Like Grant, Harding himself did not seem prone to corruption. Though the arrows aimed in his direction accuse him of all sorts of things, it seems rather clear that he himself did not benefit from any corruption which may have existed around him. Also like Grant, however, Harding made the mistake early on of filling his administration with friends and political allies – those who had helped him to get elected.
It was this group of Harding’s closest circle which caused the President so many posthumous problems. They took bribes, they did political favors, they abused their power. Harding himself is said to have remarked: “I have no trouble with my enemies. I can take care of my enemies in a fight. But my friends, my g–d—ed friends, they’re the ones who keep me walking the floor at nights.”
The Teapot Dome Scandal
Chief among the scandals which were later credited to Harding’s administration (though it would not be entirely revealed until after his death) was the so-called “Teapot Dome Scandal,” which revolved around government-owned oil fields in Wyoming and California.
Harding’s Secretary of the Interior, Albert B. Fall, was accused (and later convicted, making him the first cabinet member to serve time in prison) of leasing this land to private oil companies in exchange for bribes and no-interest personal loans.
The scandal would not become a political issue until the 1924 election, well after Harding’s death, and would still not effect his successor, Calvin Coolidge’s, reelection. The true aftermath of the scandal can be found in Harding’s dismal rankings even today.
It is rare that one hears about any successes of the Harding administration. For the most part, his time in office was uneventful (apart from the scandals, of course), but he did manage to accomplish a few things that made him somewhat noteworthy.
He fought for government support of agriculture and supported President Wilson’s Budget and Accounting Act of 1921 which for the first time allowed the President to submit his own budget to congress.
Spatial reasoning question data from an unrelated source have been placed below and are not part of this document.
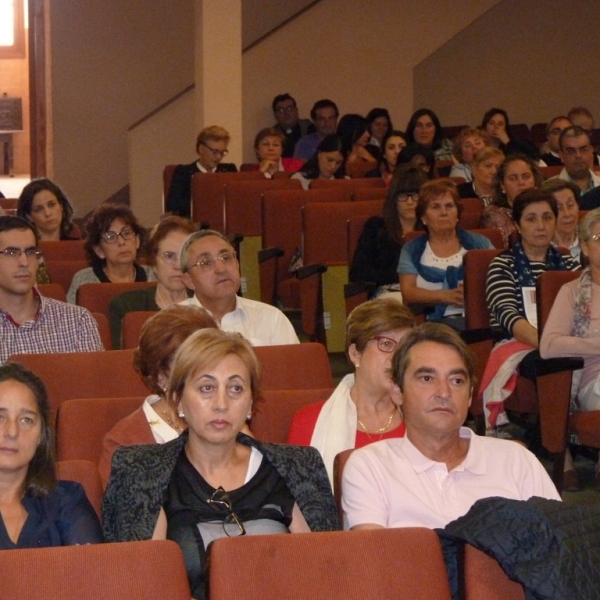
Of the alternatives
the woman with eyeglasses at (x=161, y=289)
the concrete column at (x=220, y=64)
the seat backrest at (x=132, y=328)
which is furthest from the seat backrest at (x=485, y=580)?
the concrete column at (x=220, y=64)

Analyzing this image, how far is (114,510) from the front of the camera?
244cm

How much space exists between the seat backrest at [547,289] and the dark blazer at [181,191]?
3.70 m

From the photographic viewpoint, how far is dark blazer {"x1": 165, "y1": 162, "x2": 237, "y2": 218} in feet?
24.8

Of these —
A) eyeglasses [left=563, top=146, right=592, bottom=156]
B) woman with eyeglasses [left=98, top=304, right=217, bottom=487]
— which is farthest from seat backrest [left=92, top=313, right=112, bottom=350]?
eyeglasses [left=563, top=146, right=592, bottom=156]

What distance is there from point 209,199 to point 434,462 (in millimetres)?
4762

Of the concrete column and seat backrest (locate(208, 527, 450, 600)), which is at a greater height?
the concrete column

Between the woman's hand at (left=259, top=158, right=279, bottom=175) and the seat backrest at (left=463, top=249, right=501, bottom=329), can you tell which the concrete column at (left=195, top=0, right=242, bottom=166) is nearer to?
the woman's hand at (left=259, top=158, right=279, bottom=175)

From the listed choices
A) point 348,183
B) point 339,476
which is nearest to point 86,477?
point 339,476

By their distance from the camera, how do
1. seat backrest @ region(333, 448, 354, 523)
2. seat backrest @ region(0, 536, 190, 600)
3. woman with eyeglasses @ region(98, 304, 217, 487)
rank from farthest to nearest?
1. woman with eyeglasses @ region(98, 304, 217, 487)
2. seat backrest @ region(333, 448, 354, 523)
3. seat backrest @ region(0, 536, 190, 600)

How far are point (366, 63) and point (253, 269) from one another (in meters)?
4.59

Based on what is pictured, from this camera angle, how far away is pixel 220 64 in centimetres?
848

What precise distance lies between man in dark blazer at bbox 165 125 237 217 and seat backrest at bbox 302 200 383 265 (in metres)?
1.64

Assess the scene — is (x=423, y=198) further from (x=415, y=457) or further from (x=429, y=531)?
(x=429, y=531)

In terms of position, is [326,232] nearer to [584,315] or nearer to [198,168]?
[198,168]
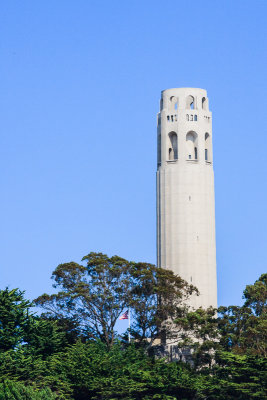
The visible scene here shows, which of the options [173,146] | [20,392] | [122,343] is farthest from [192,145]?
[20,392]

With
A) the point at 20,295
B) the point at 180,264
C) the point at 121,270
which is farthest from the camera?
the point at 180,264

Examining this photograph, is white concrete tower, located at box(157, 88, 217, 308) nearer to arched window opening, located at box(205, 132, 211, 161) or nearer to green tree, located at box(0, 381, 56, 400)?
arched window opening, located at box(205, 132, 211, 161)

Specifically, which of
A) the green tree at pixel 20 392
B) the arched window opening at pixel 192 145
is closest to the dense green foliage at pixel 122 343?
the green tree at pixel 20 392

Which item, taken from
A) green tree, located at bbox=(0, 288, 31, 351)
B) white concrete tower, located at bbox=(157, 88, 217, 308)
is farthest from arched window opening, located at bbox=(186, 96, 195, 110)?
green tree, located at bbox=(0, 288, 31, 351)

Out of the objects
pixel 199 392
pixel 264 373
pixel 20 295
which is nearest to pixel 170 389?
pixel 199 392

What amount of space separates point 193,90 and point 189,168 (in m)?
8.77

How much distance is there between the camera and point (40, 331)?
3137 inches

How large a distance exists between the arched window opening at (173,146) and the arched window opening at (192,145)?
136cm

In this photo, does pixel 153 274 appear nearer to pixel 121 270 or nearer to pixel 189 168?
pixel 121 270

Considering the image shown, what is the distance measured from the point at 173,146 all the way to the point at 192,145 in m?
2.17

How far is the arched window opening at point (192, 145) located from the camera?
105 meters

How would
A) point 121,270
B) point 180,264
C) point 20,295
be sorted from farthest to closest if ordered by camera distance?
1. point 180,264
2. point 121,270
3. point 20,295

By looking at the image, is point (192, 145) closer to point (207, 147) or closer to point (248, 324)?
point (207, 147)

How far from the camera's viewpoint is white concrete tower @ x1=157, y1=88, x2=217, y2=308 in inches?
3981
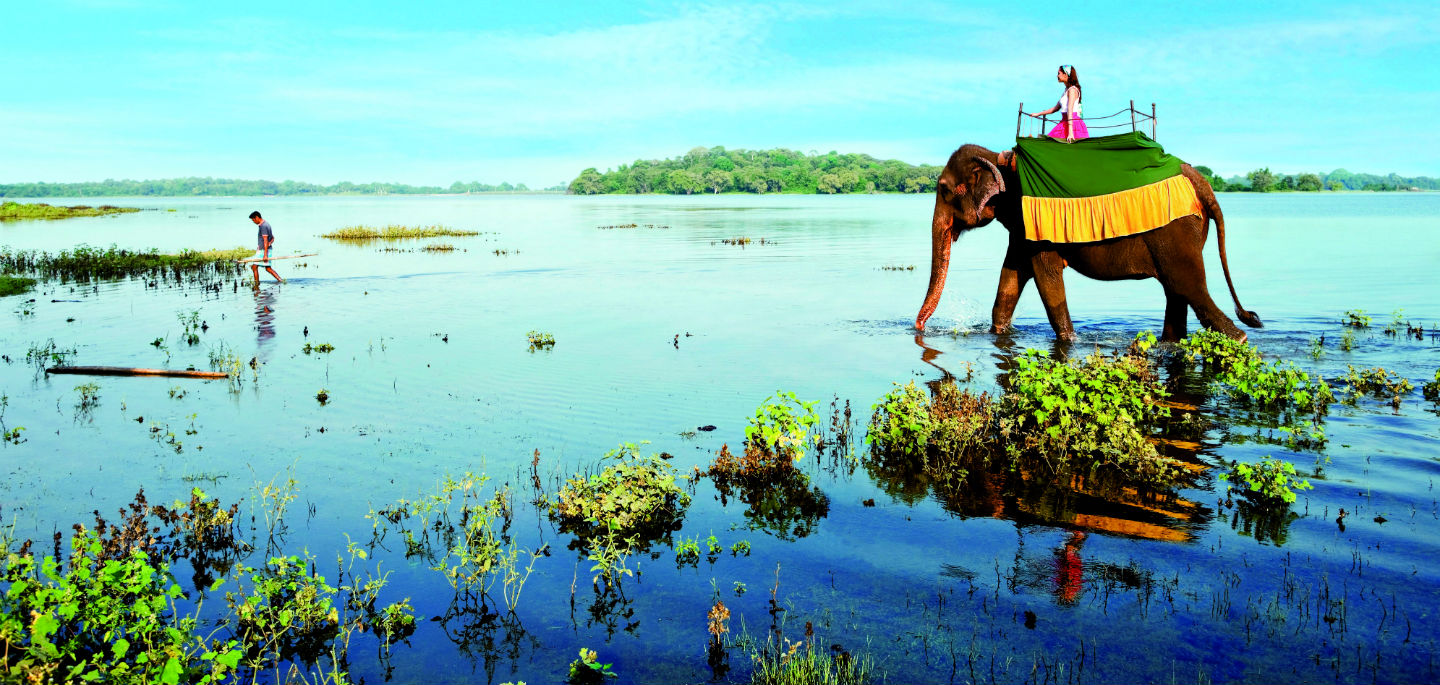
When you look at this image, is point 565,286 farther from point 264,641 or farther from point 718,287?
point 264,641

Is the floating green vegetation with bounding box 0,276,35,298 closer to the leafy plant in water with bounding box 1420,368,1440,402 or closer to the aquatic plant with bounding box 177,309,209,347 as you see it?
the aquatic plant with bounding box 177,309,209,347

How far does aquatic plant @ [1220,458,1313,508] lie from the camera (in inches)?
283

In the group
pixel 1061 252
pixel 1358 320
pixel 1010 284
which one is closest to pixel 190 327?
pixel 1010 284

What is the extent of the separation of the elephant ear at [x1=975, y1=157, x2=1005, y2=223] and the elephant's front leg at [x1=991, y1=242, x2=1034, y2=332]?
87 centimetres

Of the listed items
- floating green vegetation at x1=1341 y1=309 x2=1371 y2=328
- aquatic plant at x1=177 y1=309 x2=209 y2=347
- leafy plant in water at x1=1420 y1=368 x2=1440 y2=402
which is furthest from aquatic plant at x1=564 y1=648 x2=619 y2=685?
floating green vegetation at x1=1341 y1=309 x2=1371 y2=328

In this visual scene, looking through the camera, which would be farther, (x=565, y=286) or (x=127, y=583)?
(x=565, y=286)

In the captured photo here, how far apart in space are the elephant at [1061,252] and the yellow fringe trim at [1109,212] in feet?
0.86

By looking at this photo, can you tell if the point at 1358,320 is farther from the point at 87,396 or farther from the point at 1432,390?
the point at 87,396

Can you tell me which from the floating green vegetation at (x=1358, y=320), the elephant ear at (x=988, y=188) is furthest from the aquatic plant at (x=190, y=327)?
the floating green vegetation at (x=1358, y=320)

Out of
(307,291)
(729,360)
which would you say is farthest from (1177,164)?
(307,291)

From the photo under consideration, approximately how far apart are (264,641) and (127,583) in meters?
0.99

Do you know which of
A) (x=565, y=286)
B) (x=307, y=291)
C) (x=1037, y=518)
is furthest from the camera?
(x=565, y=286)

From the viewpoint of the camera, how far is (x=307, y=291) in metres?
24.8

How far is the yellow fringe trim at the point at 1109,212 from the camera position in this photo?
1333cm
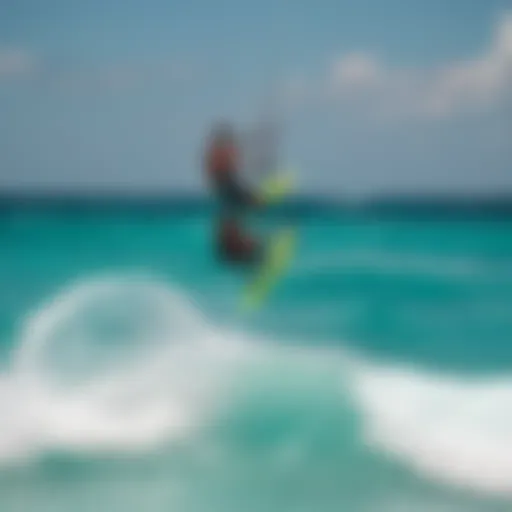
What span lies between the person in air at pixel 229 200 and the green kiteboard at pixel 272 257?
0.02 m

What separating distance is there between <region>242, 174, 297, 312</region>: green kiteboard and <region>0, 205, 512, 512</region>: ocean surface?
0.07ft

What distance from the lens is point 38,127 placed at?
5.66 ft

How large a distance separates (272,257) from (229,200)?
0.47 feet

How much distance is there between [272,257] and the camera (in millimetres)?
1691

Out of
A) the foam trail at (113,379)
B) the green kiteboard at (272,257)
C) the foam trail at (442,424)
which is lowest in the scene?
the foam trail at (442,424)

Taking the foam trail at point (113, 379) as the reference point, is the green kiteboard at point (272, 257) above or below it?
above

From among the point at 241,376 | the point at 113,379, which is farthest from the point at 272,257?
the point at 113,379

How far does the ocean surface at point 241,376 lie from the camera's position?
1.67 m

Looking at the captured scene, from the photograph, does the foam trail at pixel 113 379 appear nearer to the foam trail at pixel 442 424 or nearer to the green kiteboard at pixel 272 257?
the green kiteboard at pixel 272 257

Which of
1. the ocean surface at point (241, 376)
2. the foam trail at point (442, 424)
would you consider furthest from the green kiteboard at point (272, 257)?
the foam trail at point (442, 424)

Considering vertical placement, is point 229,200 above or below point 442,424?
above

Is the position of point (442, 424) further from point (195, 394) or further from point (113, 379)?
point (113, 379)

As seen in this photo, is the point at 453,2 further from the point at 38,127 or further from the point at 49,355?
the point at 49,355

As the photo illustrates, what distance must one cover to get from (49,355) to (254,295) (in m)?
0.43
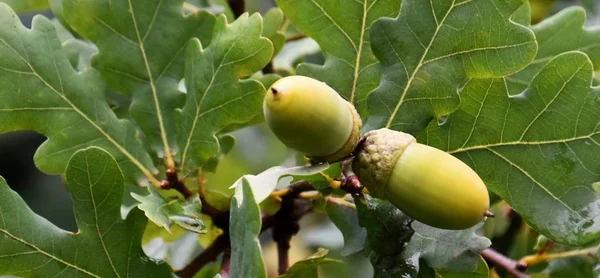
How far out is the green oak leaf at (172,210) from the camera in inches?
33.9

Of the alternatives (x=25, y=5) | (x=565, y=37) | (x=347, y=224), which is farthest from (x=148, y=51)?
(x=565, y=37)

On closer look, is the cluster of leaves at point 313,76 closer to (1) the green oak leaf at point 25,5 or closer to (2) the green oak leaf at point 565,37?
(2) the green oak leaf at point 565,37

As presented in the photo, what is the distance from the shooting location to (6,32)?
0.96m

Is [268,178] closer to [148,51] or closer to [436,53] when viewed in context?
[436,53]

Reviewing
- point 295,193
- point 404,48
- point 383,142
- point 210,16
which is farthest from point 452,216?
point 210,16

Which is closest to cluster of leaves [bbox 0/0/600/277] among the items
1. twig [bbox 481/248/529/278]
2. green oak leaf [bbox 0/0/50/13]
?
twig [bbox 481/248/529/278]

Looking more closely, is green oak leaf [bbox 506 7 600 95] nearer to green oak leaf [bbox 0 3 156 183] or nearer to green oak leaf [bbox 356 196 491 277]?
green oak leaf [bbox 356 196 491 277]

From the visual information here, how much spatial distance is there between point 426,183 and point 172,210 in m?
0.33

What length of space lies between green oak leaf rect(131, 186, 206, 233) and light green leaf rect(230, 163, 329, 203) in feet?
0.50

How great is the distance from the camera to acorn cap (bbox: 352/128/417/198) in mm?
747

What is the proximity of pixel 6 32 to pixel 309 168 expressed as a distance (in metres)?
0.45

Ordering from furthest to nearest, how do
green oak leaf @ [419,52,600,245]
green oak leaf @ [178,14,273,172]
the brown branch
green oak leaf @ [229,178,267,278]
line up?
the brown branch
green oak leaf @ [178,14,273,172]
green oak leaf @ [419,52,600,245]
green oak leaf @ [229,178,267,278]

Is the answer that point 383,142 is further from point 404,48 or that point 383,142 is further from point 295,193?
point 295,193

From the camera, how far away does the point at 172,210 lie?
90cm
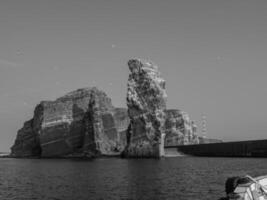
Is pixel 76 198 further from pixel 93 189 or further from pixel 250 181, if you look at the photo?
pixel 250 181

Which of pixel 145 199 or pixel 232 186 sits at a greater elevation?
pixel 232 186

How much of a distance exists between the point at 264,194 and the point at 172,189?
39550 millimetres

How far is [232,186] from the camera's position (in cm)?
2922

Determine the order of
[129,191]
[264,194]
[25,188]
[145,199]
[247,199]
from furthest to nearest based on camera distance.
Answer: [25,188]
[129,191]
[145,199]
[264,194]
[247,199]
In addition, Harding fought (though without much fervor, not wanting to alienate people from either party) for increased civil rights, even proposing an anti-lynching law and speaking out against unfair treatment of minorities.
He fought for quotas on immigration, lower taxes on both personal and corporate incomes, and a decrease in the tariffs, all in hopes of increasing confidence in the American economy (which was achieved with partial, and temporary, success).
Death on the Road
In the summer of 1923, two years after taking office, Warren and Florence Harding embarked on a massive tour of the western states, making him the first President to have visited Alaska. It was during this tour that the President is said to have been infected with food poisoning, and after a sickness of two weeks, he died of what was most likely a heart attack.
Harding thus became the fifth President to succomb to the deadly “Curse of Tecumseh,” which was said to befall Presidents elected every twentieth year.
In the end, Warren G. Harding surely deserves a certain amount of harsh criticism for his willingness to allow the corruption to prevail around him while doing nothing to stop it.
After his death, it was realized that there were aspects of Harding’s life – including extramarital affairs which were covered up by his party, which he had kept from the public, which certainly did not help his popularity at all.
In addition, he deserves to be remembered as a mostly ineffective President, not passing much legislation or doing much to make the country stronger.
Perhaps he is not the worst President of all time (for while ineffective, he did not do, as did many others, much to make the country worse), but he deserves mixed reviews at best. Perhaps this would have changed had he lived longer, but this is impossible to say at this point.